Problem to work on> Restate every entry word for word.

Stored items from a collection
-- begin --
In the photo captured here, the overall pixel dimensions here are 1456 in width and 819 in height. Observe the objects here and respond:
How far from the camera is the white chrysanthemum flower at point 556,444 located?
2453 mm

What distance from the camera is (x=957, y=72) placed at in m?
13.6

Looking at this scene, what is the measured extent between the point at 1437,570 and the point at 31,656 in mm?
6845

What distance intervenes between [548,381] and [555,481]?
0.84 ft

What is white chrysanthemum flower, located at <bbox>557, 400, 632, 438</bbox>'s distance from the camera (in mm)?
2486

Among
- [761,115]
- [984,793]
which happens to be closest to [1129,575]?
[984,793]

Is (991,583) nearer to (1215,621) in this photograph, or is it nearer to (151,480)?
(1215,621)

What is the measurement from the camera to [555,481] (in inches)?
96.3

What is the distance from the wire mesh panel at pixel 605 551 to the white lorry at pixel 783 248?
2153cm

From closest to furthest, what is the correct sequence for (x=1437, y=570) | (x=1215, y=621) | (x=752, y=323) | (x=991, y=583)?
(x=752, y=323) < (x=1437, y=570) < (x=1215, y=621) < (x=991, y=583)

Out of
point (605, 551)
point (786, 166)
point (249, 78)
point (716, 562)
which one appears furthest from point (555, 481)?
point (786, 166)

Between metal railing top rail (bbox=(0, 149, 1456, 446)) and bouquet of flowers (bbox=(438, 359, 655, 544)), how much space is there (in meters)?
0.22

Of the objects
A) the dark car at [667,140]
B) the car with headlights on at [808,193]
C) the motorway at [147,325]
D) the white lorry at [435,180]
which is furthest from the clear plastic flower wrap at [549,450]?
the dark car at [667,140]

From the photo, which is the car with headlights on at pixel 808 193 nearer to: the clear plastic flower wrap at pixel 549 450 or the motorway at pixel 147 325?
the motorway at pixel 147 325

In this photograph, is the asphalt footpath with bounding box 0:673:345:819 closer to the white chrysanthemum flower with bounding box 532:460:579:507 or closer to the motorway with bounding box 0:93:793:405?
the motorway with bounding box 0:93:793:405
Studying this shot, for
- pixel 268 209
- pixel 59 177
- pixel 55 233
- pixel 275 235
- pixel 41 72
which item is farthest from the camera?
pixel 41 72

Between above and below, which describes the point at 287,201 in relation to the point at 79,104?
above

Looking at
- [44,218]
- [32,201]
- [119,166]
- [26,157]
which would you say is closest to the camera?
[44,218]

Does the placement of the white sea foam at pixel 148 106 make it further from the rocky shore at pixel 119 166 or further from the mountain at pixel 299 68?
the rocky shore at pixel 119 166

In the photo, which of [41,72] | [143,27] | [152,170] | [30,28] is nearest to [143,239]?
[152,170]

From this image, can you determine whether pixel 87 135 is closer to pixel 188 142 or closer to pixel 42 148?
-- end --
Exercise output>
In the photo captured here, the overall pixel dimensions here are 1456 in width and 819 in height. Observe the objects here and respond:
How far from the camera is the white chrysanthemum flower at point 556,444 located?
2453 mm

What distance from the camera is (x=957, y=72) placed at in m?
13.6

Looking at this scene, what is the measured extent between the point at 1437,570 and the point at 31,656 in mm?
6845

What distance intervenes between [548,381] and [555,481]?
0.84 ft

What is white chrysanthemum flower, located at <bbox>557, 400, 632, 438</bbox>'s distance from the camera (in mm)?
2486

Among
- [761,115]
- [984,793]
which happens to be closest to [1129,575]?
[984,793]

Is (991,583) nearer to (1215,621) in this photograph, or is it nearer to (151,480)?
(1215,621)

What is the measurement from the camera to [555,481] (in inches)?
96.3

What is the distance from the wire mesh panel at pixel 605 551 to the white lorry at pixel 783 248?
2153cm

From closest to furthest, what is the correct sequence for (x=1437, y=570) | (x=1215, y=621) | (x=752, y=323) | (x=991, y=583)?
(x=752, y=323) < (x=1437, y=570) < (x=1215, y=621) < (x=991, y=583)

Out of
point (605, 551)
point (786, 166)
point (249, 78)
point (716, 562)
which one appears furthest from point (555, 481)?
point (786, 166)

Between metal railing top rail (bbox=(0, 149, 1456, 446)) and bouquet of flowers (bbox=(438, 359, 655, 544)), how much space is there (in meters)?
0.22

Of the objects
A) the dark car at [667,140]
B) the car with headlights on at [808,193]
C) the motorway at [147,325]
D) the white lorry at [435,180]
which is furthest from the clear plastic flower wrap at [549,450]?
the dark car at [667,140]

From the photo, which is the car with headlights on at pixel 808 193 nearer to: the clear plastic flower wrap at pixel 549 450 or the motorway at pixel 147 325?
the motorway at pixel 147 325

In this photograph, is the asphalt footpath with bounding box 0:673:345:819 closer to the white chrysanthemum flower with bounding box 532:460:579:507 or closer to the motorway with bounding box 0:93:793:405?
the motorway with bounding box 0:93:793:405
Studying this shot, for
- pixel 268 209
- pixel 59 177
- pixel 55 233
- pixel 275 235
- pixel 41 72
which item is farthest from the camera?
pixel 41 72

Between above and below, which describes the point at 287,201 in relation to the point at 79,104?
above

Looking at
- [44,218]
- [32,201]
- [119,166]
- [26,157]
which would you say is closest to the camera?
[44,218]

Does the placement of the white sea foam at pixel 148 106 make it further from the rocky shore at pixel 119 166 or further from the mountain at pixel 299 68?
the rocky shore at pixel 119 166

In the photo, which of [41,72] | [143,27] | [152,170] | [30,28] is nearest to [143,239]?
[152,170]

From this image, can you determine whether pixel 87 135 is closer to pixel 188 142 or closer to pixel 42 148?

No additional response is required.